Snaith tries to keep his messages clear by using “metaphor-less language.” His beats are simple house beats. His voice is soulful and airy. The songs grow and shift within themselves, creating something unexpected around every turn. The album is about love, but it has a depth of emotions attached to it. It has woe and heartache as well as a sense of hopefulness and life. Our Love is an album made with love for the listeners.
The opening song, and one of the strongest on the entire album, “Can’t Do Without You” pulsates deeply while steadily looping the words “Can’t do without—” until a higher pitched but lovingly soft voice comes in to complete the fragmented idea, singing “I can’t do without you.” Then the whole song is overtaken by a whoosh of uptempo beat and deeper synths. The layers of the song mount, creating an energetic effect before coming back down to add an elaboration to the song. The same gentle voice gushes “And you’re the only thing I think about.” The song comes off as endearing but also a bit obsessive, which seems like a very real comment about love itself. Many of his songs seem to describe a singular aspect about how Snaith views love. They choose to focus on one thing at a time. The songs swirl around a central idea, engulfing the listener in the moment that the man behind Caribou has chosen to explore.
Caribou on Our Love could maybe be most easily described as sounding like one of the many Chet Faker and Flume collaborations. Our Love is a lot like Caribou’s previous album Swim. It is still beat focused, still intriguing, still trancelike, but now it is also more club inspired and soulful. “Our Love” starts off with a smooth smolder created by a simple, few note synth beat and a loop of Snaith sensually cooing “our love.” Then everything disappears. The beat changes and turns into a minimalist club beat with strange effects that really show Snaith’s DJing experience obtained through his other project Daphni. Near the end of the track, the vocals are filtered back in, bringing the dynamic song full circle.

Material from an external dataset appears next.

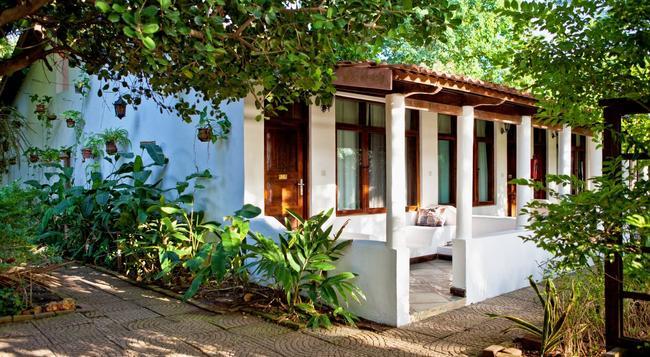 메디테라니오 호텔 앤 레스토랑 - Dar Es Salaam - 건물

“Back Home” and “Your Love Will Set You Free” are also standouts on the record. “Back Home” reveals Snaith bare. He is completely audible and emerges sounding beautifully vulnerable. The song shifts into a soulful trip-hop and suddenly so many words are flowing from him. “Your Love Will Set You Free” is a bouncy sort of techno with muted vocals: like a sad, seductive robot. The violin part by Snaith’s long time friend, Owen Pallett, really perfects the whole thing. It makes it all the more hopelessly romantic.